Except for occasionally being asked, “What do you want to be when you grow up?” most of us didn’t give much thought to our career options until our college years. Maybe. Our focus up to that point was on getting the grades to get into college.
These days, programs are popping up that capitalize on our teens’ desire to do things on their own terms, channeling that drive to help them find their passion – and maybe turn it into a profession. Imagine a recruiter entering your child’s middle- or high-school class to talk about life skills, passion and examining themselves.
The Now Generation
Blame it on smart phone access at age 10, Internet search engines to answer any question and apps to fill almost every need. Teens in this generation aren’t used to asking anyone for anything, and this could be a positive. Facing a lagging job market and witnessing college graduates struggle to find jobs that pay a good wage, teens are using their connections – both social and informational – to create the lives they imagine. A Gallup poll in 2011 found that eight in 10 teens want to be their own boss. So who’s offering entrepreneurial information to these kids while we academically focused parenting types push for better test scores and mull over college admissions forms?
Professional Development Programs for Youth
Skillify (www.skillifynow.com), a professional development program for high school students, teaches networking, resume building and how to connect with internships and other business opportunities. The program is only two years old, but the impact on the more than 3,000 students who have participated is clear. The sentiment seems to be self-empowerment. The students I spoke with at a recent Skillify conference say that these programs are more about practicing real-life skills and less about tests.
“I feel like school can teach us about a career, but they won’t teach us how to do it ourselves,” says Mollie Pirkle, a Skillify intern and graduate of the program. “Skillify allows us to practice real-life situations. We don’t have that opportunity in school, because it’s about grades.”
Being “Good Enough” Counts
Shireen Jaffer, managing director of Skillify, says this focus on grades can hurt students’ confidence and discourage them from pursuing their passions. “I had this student come to me who spent five hours a day working on videos, but he thought he was too stupid to pursue film despite his clear passion and work ethic to do so,” she says.
Skillify is based on the idea that regardless of grades, financial means, career choice or desire (or not) to attend college, every student should be given an open-door path to success, and all teens need life skills to be productive and follow their passions. “You might want to go to college or you might not want to go to college, but all of you want to be successful,” says Jaffer to the students. “You need the skills to get you there. Everyone needs a mentor, everyone needs an internship, everyone needs experience no matter what you want to do.”
The program is also designed to appeal to over-achievers who want to skip college and dive right into a career. One student attending Skillify says she was interested in the program because she felt it was the only place to learn about entrepreneurship. “They focus on getting into college, but I want to be an entrepreneur,” says Sitembile Sukuta, citing the lagging job market and tough competition in the college-admissions process as reasons for her choice. “I think Skillify will help me network with and understand other entrepreneurs, which I can’t get at school.”
An Even Earlier Start
The Long Beach Unified School District is working to build students’ career skills beginning in seventh and eighth grade. The district’s Possible Futures/Possible Selves program is administered by Jobs for the Future, a national nonprofit working to ensure that under-prepared young people have the skills and credentials they need to succeed.

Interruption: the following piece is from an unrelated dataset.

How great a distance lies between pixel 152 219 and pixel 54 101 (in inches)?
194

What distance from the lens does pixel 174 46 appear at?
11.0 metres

“The program encourages students to look at their lives through the lens of self, the lens of society and the lens of security,” says Tobie Baker Wright, senior program manager of Jobs For the Future’s Pathways to Prosperity Network. In addition to helping create a real-world picture of how certain careers fit into certain industries, the program encourages students to think about their passions in a broader sense. Wright says the focus on doctors, lawyers and other “hero” careers leaves a lot of kids disillusioned. “We show kids how they can shine in their own area of interest,” she says.
During their Career and College Exploration Experience, students in the program are paired with a partner in the workplace or at a local college, so they can see what college or work is really like in their chosen path. This gives them an opportunity to think about what lies ahead and shape their college or career pursuits to fit their dreams. The program is set to add STEM career exploration, and expand to all middle schools in Long Beach Unified.
Wondering whether career skills can really make a difference if your child is barely into her teens? Southern California teen entrepreneur Seiji Yamaguchi would likely tell you they can. At 13, before she was even wearing more than lip gloss and mascara, Yamaguchi – whose parents are veteran beauty-industry professionals and run their own salon – decided to launch her own makeup line.
In an August article on Huffington Post, Yamaguchi describes the tremendous amount of work she has put into her line, called Seiji, and the ongoing learning process of maintaining the business. “Starting my own company has been an amazing learning experience where I am utilizing my math skills, writing skills, as well as social marketing and displays,” Yamaguchi writes. Her post, tellingly, is titled, “Who Says I Have To Wait On My Life?”
Carolyn Richardson is an L.A. mom of three and a freelance writer.